• [Source text]:
|---|
Oghenekaro Lydia Itene is a Nigerian actress, businesswoman and humanitarian. She founded The Agnes Fikieme Foundation, whose mission is to enhance the standard of living in the community and increase its efficiency through advocacy, mentoring and creating access to basic necessities.

Early life 
Oghenekaro Itene hails from Isoko, Delta state and was born and raised in Benin City, a town in Edo State, Southern Nigeria. She is a graduate of the University of Benin. The youngest of six children, she quickly learned to express herself through performance. Her first encounter with acting was at age eight when she joined the drama club in her primary school.
|---|
• [Source excerpt]:

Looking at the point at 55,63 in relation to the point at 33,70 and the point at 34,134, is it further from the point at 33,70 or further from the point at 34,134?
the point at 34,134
|---|
• [Written tasks]:
1/ In one to three sentences, explain how the biography of Oghenekaro Itene says The Agnes Fikieme Foundation plans to raise the community's standard of living.
2/ Translate this sentence from the biography of Oghenekaro Itene into French: "She is a graduate of the University of Benin."
3/ Carry on the biography of Oghenekaro Itene from its last sentence.

• [Exercise responses]:
1/ The foundation plans to do this through advocacy, mentoring and creating access to basic necessities. Its mission also includes increasing the community's efficiency.

2/ Elle est diplômée de l'Université de Benin.

3/
Career 
Itene's acting debut came in 2013 in Shattered Mirror, a feature film directed by Lancelot Imasuen Oduwa, portraying Reverend Sister. Onyinye announced Itene as one to watch out for. She appeared as Simi in Lincoln's Clan drama series produced by Total Recall/ content Africa, A pan Africa Project. Her original plan was to work on one or two film projects and concentrate on her company Kadia Makeovers as a makeup artist. She stayed away from acting for a little under one year, returning in 2015, when she landed a role in Mnet Africa series Tinsel, as the wedding planner.

She appeared as Sonia in the feature film Glass House by Africa Magic Original Films/Mnet Production released in 2016, followed by the feature film, The Prodigal  in which she played Tessy. In 2016, Itene landed a role in her first big-screen movie Esohe directed by Charles Uwagbai in the role Itohan. Itene completed a US tour where the movie Esohe premiered. Esohe was selected to screen in Nollywood Travel festival in Toronto and was released in cinemas later that year in the United States, United Kingdom, Europe, and Nigeria.

Selected filmography

Selected films 
Shattered Mirror (2014)
Born Again Sisters (2015)
The Prodigal(2015)
Glass House  (2015)
Esohe
Away From Home(2016)
The Quest (2015)
Chase (2019 film)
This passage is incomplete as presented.